Em 1990, esse termo foi adotado e
definido pela Organização Mundial da Saúde (OMS).
Os cuidados paliativos entram em cena
quando um paciente recebe o diagnóstico de uma doença ameaçadora da vida.
Ele será amparado por uma equipe multidisciplinar, formada por
médicos, enfermeiros, fonoaudiólogos, psicólogos, fisioterapeutas, assistentes
sociais e assistentes espirituais que discutem caso a caso de forma integrada e
personalizada.
Olha-se para o paciente como uma pessoa (e parte de um núcleo
familiar) e não como uma doença, como costuma-se dizer.

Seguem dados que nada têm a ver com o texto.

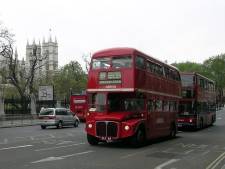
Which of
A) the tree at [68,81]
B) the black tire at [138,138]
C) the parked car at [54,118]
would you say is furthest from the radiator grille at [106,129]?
the tree at [68,81]

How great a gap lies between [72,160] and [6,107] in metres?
43.9

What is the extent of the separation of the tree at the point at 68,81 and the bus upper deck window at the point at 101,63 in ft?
211

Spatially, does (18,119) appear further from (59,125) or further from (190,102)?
(190,102)

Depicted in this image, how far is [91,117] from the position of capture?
20.8 metres

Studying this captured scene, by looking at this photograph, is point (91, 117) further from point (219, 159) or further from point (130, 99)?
point (219, 159)

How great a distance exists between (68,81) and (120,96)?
68.9 metres

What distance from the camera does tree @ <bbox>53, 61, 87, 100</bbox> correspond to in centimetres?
8894

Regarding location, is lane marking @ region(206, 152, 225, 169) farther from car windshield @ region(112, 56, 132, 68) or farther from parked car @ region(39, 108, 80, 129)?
parked car @ region(39, 108, 80, 129)

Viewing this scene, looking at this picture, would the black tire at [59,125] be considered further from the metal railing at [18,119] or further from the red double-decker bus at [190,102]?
the red double-decker bus at [190,102]

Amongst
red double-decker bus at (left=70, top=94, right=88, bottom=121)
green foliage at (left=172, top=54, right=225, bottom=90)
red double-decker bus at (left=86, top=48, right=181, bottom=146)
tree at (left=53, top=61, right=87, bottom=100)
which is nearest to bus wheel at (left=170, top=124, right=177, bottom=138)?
red double-decker bus at (left=86, top=48, right=181, bottom=146)

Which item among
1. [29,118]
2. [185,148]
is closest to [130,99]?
[185,148]

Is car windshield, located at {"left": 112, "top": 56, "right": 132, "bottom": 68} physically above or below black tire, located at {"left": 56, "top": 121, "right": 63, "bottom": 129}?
above

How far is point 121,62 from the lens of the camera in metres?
20.6

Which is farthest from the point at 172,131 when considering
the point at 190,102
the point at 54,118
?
the point at 54,118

Em uma das reportagens que fiz, me
chamou atenção uma equipe que estava discutindo o sonho do paciente naquela
noite.
Refletiam sobre como esse sonho revelava o medo da morte e a
complexa relação com os familiares que o visitavam na enfermaria. Em uma fase
final desse cuidado, realiza-se desejos, intermedia-se reconciliações.
Tudo
isso não está em uma prescrição médica de uma abordagem convencional, mas ajuda
no controle da dor, do stress, da qualidade de vida. Até seu último segundo.

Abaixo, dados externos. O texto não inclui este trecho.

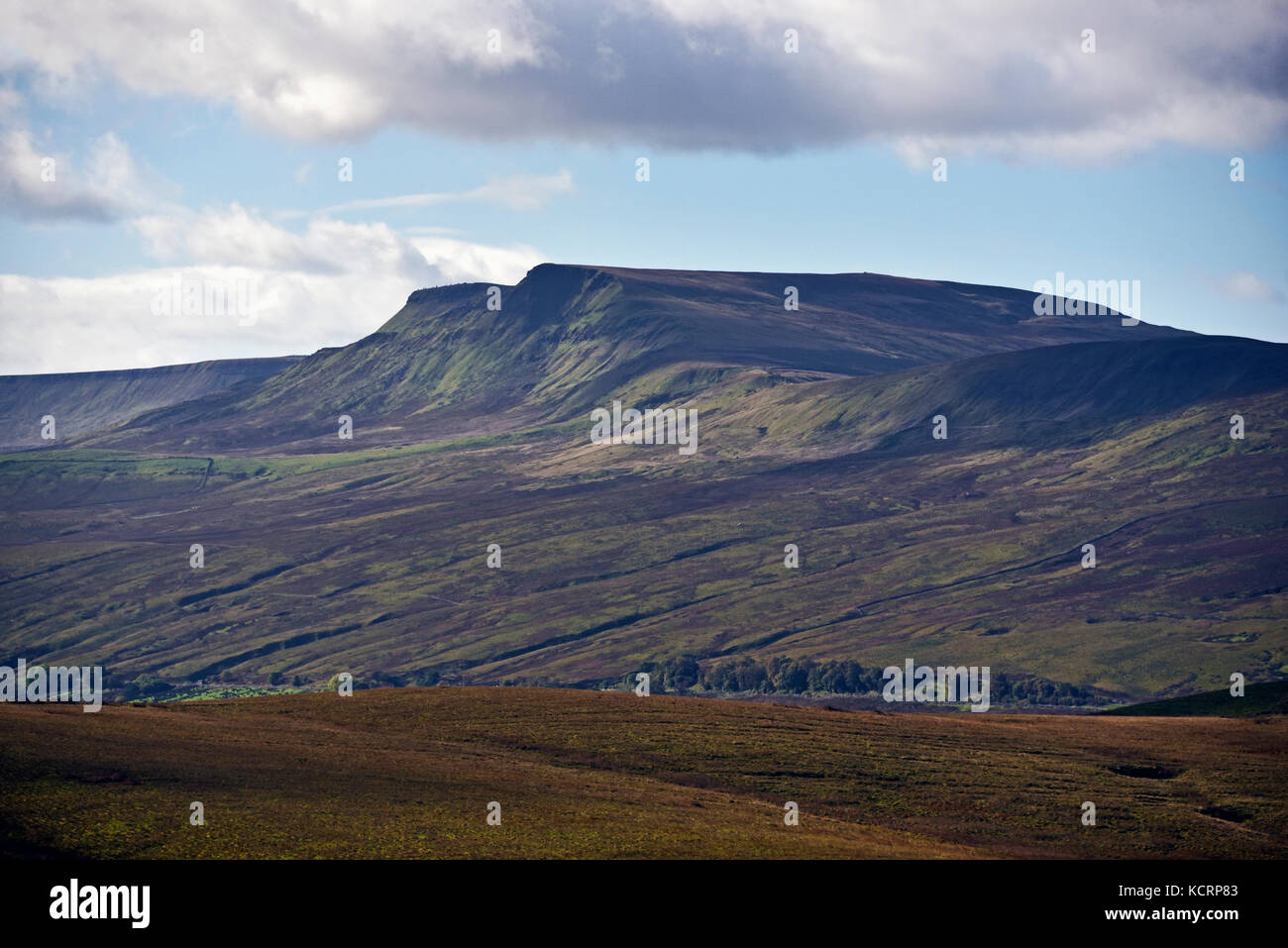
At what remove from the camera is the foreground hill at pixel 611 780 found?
62.3 m

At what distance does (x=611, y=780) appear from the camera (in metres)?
79.3

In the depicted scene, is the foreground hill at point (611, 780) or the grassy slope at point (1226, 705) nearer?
the foreground hill at point (611, 780)

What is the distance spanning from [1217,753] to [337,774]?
54739 millimetres

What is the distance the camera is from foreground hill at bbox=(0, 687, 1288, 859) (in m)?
62.3

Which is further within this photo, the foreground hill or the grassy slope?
the grassy slope

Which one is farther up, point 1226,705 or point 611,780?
point 1226,705

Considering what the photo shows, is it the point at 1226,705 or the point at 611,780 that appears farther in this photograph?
the point at 1226,705

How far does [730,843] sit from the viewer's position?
63.1 metres
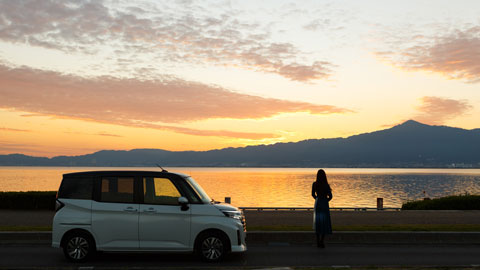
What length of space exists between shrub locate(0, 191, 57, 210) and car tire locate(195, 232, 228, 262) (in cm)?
1688

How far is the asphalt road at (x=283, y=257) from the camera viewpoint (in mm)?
11000

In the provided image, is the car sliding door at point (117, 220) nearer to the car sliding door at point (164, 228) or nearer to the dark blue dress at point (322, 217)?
the car sliding door at point (164, 228)

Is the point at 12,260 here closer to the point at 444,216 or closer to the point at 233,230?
the point at 233,230

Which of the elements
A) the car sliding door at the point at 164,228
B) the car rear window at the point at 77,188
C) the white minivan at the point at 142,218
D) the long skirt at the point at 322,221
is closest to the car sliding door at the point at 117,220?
the white minivan at the point at 142,218

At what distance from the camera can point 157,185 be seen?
452 inches

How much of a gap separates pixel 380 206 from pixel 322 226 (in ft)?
82.3

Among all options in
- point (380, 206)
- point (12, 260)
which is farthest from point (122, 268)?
point (380, 206)

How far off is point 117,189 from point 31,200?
16.6m

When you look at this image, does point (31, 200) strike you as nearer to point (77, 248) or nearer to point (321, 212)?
point (77, 248)

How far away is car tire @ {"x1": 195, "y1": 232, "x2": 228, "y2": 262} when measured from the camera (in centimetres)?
1119

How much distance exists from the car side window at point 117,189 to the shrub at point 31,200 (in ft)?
51.6

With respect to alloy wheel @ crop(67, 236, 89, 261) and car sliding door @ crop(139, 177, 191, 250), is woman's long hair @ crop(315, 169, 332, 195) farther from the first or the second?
alloy wheel @ crop(67, 236, 89, 261)

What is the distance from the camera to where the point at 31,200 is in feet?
84.6

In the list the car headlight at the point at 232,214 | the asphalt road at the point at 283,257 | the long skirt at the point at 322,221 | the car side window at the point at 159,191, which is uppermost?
the car side window at the point at 159,191
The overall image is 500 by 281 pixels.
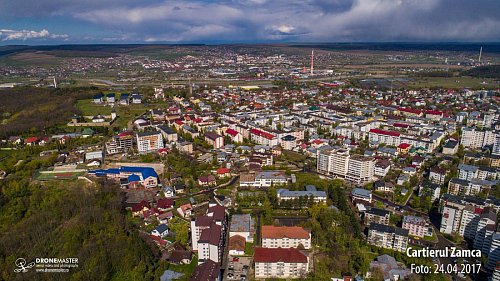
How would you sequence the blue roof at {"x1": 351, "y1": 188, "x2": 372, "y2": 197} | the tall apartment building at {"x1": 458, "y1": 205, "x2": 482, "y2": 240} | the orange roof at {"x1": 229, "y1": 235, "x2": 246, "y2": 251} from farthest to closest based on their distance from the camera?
the blue roof at {"x1": 351, "y1": 188, "x2": 372, "y2": 197} → the tall apartment building at {"x1": 458, "y1": 205, "x2": 482, "y2": 240} → the orange roof at {"x1": 229, "y1": 235, "x2": 246, "y2": 251}

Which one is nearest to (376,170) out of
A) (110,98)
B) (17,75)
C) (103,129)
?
(103,129)

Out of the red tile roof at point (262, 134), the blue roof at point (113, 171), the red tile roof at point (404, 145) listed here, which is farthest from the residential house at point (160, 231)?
the red tile roof at point (404, 145)

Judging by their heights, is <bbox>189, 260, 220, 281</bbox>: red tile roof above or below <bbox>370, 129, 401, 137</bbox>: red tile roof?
below

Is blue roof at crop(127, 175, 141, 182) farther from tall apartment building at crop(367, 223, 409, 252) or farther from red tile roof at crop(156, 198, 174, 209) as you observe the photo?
tall apartment building at crop(367, 223, 409, 252)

Um dos princípios dos cuidados
paliativos é não usar tratamentos abusivos que tenham mais impacto negativo do
que positivo na qualidade de vida do paciente. Permeia o conceito da
ortotanásia, que é deixar a morte ocorrer naturalmente e não tentar prolongá-la
a qualquer custo com o uso das tecnologias disponíveis.
Seguimos o direito de
autonomia e escolhas. A ortotanásia não é essa eutanásia que estamos escutando
na CPI. Comparar cuidados paliativos à eutanásia é um equívoco enorme.
Orto significa correto e
thanatos, morte. Ela se opõe à distanásia, que é o prolongamento da
vida com a ajuda de aparelhos respiratórios ou procedimentos invasivos como a
entubação.
Apesar de serem protocolo em diversas UTIs pelo país, são uma
opção, uma escolha que o paciente e seus familiares têm o direito de tomar.

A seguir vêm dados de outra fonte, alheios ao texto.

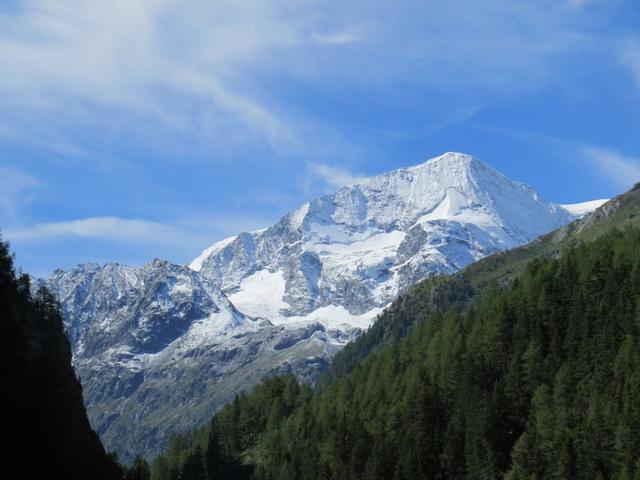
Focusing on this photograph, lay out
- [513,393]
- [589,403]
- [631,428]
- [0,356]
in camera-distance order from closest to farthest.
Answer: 1. [0,356]
2. [631,428]
3. [589,403]
4. [513,393]

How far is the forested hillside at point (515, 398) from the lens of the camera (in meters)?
133

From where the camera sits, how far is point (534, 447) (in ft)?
445

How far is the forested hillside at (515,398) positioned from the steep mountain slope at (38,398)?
4854 centimetres

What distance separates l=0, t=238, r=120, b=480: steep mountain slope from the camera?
334 ft

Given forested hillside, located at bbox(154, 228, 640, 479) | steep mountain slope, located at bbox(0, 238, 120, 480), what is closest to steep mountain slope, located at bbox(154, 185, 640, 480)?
forested hillside, located at bbox(154, 228, 640, 479)

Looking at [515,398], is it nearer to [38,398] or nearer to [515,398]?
[515,398]

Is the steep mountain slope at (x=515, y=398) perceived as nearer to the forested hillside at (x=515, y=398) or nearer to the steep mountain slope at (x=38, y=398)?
the forested hillside at (x=515, y=398)

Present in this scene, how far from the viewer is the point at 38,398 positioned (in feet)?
368

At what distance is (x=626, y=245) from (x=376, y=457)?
72772 mm

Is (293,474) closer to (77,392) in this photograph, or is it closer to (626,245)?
(77,392)

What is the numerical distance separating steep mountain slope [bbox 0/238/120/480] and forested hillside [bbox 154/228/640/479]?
48.5 meters

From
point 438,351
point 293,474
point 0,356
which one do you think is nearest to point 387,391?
point 438,351

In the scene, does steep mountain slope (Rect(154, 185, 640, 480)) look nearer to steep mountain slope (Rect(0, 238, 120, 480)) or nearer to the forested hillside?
the forested hillside

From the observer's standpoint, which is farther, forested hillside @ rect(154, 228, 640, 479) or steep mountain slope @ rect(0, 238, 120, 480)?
forested hillside @ rect(154, 228, 640, 479)
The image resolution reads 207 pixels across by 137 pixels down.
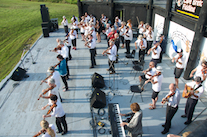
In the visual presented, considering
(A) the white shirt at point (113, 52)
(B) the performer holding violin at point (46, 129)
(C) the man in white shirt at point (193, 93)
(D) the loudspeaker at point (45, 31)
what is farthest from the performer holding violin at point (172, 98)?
(D) the loudspeaker at point (45, 31)

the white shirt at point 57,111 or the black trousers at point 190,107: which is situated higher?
the white shirt at point 57,111

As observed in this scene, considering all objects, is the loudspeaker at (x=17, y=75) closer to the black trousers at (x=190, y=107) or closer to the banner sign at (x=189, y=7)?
the black trousers at (x=190, y=107)

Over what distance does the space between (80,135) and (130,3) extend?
39.2 feet

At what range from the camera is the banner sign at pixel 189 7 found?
6.64m

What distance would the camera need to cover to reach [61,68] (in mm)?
6199

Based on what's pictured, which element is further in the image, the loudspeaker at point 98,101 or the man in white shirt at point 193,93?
the loudspeaker at point 98,101

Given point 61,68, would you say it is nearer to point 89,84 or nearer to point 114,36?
point 89,84

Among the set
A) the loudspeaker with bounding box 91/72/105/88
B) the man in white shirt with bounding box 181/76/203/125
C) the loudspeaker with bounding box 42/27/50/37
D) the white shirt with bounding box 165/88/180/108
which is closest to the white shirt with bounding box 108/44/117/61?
the loudspeaker with bounding box 91/72/105/88

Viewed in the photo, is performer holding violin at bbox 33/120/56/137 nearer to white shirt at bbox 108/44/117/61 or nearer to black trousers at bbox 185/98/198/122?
black trousers at bbox 185/98/198/122

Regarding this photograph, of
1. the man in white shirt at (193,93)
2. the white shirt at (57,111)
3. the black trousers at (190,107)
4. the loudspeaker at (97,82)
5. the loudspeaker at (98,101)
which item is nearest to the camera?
the white shirt at (57,111)

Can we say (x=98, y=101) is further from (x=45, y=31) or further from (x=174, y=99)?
(x=45, y=31)

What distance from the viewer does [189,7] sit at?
7.24m

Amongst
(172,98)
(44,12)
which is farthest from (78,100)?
(44,12)

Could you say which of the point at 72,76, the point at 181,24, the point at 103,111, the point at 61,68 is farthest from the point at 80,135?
the point at 181,24
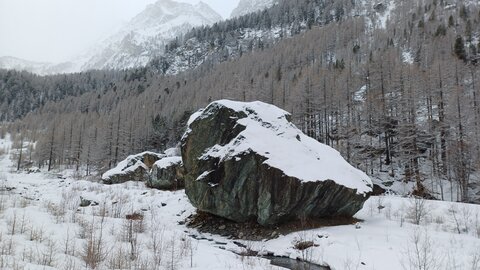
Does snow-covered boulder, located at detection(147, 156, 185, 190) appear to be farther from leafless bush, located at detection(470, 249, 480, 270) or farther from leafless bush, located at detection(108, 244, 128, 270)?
leafless bush, located at detection(470, 249, 480, 270)

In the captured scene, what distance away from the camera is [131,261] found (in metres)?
6.81

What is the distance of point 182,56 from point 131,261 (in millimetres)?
146137

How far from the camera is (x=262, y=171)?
12.9 metres

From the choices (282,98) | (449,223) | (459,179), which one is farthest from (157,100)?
(449,223)

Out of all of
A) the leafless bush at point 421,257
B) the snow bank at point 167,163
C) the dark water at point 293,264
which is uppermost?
the snow bank at point 167,163

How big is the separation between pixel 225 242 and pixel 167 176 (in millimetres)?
11694

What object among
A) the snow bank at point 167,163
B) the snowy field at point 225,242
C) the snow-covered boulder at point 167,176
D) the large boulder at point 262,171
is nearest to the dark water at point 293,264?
the snowy field at point 225,242

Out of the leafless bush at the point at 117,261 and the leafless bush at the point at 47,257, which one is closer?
the leafless bush at the point at 47,257

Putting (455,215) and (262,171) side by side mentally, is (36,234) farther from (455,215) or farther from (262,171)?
(455,215)

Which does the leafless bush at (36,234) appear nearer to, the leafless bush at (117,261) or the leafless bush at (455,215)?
the leafless bush at (117,261)

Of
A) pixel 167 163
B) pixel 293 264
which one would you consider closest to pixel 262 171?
pixel 293 264

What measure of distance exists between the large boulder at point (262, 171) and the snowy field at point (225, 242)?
3.83 feet

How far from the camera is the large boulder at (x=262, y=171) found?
12.7m

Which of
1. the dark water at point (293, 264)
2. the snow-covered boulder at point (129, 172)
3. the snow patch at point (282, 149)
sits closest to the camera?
the dark water at point (293, 264)
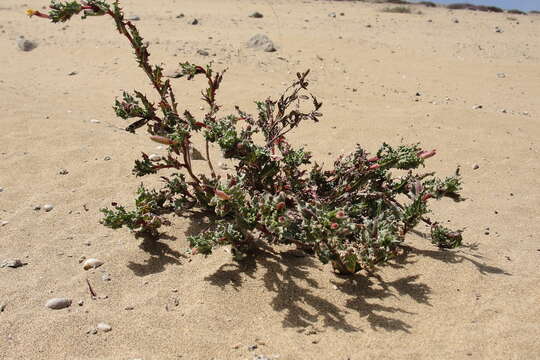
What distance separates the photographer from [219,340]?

Muitas pessoas não sabem disso e são levadas à uma distanásia sem
compreenderem que se trata de uma escolha.
Os paliativistas são reconhecidos por
sua sabedoria no controle da dor e na comunicação de notícias delicadas. Porque
eles entendem a importância disso e se preparam para conversar com uma família,
acolher suas inseguranças e anseios.
Recebi o depoimento da bioeticista
Luciana Dadalto, que reproduzo abaixo. Ela é doutora em Ciências da Saúde.
Advogada especialista em Direito Médico e da Saúde. Administradora do
portal Testamento Vital e coordenadora
do livro “Cuidados Paliativos: aspectos jurídicos”.
A ilustração de Beatriz Martín Vidal,
que acompanha esse texto, é uma sugestão de Luciana. Ela a usa em aulas sobre
cuidados paliativos que ministra em congressos, pós graduação e palestras.
Luciana vê, nesta imagem, cuidado.
Os cuidados paliativos trazem essa
poesia, essa sutileza, e a abertura de espaço para interpretações.
Respeita-se o tempo de cada um, nossa visão de mundo e as escolhas que
consideramos serem melhores para nós, a partir da sabedoria que a medicina, e
da saúde tanto física quanto mental, possa, oferecer.
O título que Luciana colocou no seu
texto é “Eu Quero Receber Cuidados Paliativos”. Eu tomo a liberdade de já me
incluir nessa afirmação. Eu também!.
Boa leitura! E vamos em frente nessa
busca por uma maior qualidade de vida. Até seu último segundo.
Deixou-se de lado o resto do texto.